> The problem
Using the entries that follow, report the number of lines that include the string "frames", without any other text.

> Records from a dataset

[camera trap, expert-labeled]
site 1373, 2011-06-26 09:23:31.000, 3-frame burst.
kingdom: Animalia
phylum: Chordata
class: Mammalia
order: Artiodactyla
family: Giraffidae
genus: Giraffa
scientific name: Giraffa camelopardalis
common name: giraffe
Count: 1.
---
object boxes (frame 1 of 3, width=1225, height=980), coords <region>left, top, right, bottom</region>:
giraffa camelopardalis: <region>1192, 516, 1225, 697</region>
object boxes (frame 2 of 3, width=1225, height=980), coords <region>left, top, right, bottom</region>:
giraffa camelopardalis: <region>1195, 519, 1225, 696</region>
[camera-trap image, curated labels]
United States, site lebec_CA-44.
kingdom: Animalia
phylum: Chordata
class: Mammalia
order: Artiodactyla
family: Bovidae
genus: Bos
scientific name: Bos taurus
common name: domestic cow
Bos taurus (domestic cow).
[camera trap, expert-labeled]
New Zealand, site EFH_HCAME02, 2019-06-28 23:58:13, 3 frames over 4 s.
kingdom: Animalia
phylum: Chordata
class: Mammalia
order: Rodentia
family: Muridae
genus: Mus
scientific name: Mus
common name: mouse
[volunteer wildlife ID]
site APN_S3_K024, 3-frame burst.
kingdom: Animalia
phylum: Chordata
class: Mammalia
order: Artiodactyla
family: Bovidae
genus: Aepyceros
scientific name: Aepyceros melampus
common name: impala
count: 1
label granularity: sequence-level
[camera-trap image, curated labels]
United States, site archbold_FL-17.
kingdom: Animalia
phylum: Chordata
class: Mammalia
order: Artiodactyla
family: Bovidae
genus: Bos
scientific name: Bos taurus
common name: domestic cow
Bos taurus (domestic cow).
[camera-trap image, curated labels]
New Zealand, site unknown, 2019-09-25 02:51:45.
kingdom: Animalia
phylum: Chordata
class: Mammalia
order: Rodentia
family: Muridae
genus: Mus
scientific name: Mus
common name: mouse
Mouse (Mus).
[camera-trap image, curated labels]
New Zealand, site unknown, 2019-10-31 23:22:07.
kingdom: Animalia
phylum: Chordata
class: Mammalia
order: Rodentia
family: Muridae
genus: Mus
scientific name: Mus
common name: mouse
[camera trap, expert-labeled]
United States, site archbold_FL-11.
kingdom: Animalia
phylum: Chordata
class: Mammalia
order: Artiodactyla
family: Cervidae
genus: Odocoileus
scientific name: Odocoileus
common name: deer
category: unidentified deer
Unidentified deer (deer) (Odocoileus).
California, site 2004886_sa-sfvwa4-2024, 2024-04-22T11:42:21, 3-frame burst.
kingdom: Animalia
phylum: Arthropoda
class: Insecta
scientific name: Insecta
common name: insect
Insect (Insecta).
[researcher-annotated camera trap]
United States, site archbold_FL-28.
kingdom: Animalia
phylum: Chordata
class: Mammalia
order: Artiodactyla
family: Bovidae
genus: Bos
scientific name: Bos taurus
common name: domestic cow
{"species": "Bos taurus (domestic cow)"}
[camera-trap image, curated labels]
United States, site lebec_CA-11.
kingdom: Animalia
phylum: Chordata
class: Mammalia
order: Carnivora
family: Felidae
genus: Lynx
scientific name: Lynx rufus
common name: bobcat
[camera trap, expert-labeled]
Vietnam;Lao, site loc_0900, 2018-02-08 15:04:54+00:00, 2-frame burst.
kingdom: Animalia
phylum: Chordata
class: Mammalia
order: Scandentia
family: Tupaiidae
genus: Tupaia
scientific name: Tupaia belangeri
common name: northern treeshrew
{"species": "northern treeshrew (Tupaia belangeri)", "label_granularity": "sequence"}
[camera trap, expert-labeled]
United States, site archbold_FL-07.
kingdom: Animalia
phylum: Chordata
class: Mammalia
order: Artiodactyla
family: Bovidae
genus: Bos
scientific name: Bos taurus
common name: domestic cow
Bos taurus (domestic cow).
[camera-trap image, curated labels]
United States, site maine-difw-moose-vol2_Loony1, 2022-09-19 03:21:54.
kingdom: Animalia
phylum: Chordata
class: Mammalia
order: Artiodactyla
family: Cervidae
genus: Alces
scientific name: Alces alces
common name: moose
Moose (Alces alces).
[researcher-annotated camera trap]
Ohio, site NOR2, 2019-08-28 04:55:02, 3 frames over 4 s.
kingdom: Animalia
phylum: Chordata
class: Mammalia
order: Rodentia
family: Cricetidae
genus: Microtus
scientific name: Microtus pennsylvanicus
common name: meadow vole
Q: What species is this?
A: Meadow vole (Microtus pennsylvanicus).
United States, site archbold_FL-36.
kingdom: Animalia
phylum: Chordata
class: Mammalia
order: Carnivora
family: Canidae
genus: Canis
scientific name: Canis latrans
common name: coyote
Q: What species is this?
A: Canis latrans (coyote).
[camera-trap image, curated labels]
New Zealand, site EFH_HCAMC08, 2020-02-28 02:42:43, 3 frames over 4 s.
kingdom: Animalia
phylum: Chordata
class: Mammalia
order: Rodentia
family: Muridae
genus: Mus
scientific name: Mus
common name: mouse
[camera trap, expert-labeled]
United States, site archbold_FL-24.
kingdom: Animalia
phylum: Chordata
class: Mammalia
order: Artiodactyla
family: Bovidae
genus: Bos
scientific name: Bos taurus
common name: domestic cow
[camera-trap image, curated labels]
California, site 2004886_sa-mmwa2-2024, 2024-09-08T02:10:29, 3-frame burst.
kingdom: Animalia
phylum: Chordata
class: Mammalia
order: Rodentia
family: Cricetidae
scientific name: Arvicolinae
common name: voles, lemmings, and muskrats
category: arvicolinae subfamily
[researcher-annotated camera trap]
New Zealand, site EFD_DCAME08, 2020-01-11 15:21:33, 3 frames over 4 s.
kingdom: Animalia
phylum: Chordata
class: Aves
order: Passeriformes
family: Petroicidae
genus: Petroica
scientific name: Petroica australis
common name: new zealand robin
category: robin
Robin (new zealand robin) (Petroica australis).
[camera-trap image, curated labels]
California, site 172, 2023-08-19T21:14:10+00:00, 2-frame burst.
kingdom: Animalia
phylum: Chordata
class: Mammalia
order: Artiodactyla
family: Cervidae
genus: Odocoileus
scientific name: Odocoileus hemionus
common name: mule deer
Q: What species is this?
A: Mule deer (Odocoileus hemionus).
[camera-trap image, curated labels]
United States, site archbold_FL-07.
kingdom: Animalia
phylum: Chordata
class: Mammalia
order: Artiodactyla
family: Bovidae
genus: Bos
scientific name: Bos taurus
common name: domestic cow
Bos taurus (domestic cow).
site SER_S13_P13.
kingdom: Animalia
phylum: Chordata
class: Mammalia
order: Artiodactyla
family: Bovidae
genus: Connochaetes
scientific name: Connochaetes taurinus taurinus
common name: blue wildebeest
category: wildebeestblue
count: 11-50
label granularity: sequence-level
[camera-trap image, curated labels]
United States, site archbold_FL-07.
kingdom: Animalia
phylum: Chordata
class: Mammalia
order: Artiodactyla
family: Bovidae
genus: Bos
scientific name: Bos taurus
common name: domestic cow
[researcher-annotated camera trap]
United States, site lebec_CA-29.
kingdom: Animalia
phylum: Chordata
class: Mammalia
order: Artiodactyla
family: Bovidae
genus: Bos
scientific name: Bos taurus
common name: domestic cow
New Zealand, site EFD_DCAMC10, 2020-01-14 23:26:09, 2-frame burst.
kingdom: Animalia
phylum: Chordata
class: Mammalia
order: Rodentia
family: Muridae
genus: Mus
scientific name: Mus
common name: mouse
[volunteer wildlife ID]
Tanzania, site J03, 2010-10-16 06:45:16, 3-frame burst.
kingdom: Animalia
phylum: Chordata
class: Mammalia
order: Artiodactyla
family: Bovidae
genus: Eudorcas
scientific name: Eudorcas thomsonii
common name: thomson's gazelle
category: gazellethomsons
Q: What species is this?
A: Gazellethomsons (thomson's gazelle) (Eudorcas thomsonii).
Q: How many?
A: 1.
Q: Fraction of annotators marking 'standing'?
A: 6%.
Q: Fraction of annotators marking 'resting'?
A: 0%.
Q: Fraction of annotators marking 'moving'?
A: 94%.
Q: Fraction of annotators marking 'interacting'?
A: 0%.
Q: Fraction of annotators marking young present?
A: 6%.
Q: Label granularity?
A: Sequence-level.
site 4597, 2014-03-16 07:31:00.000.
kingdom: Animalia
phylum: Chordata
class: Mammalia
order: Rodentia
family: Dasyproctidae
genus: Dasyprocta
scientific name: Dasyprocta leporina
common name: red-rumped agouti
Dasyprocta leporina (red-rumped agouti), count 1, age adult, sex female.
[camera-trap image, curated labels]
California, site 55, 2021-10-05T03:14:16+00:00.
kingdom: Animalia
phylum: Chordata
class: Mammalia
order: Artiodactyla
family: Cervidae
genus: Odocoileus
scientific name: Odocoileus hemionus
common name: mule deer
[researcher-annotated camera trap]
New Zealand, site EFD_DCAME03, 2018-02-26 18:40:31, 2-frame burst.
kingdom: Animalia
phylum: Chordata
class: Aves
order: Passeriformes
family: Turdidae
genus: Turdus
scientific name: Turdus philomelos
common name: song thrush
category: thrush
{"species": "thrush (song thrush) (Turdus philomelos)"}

> Written response
4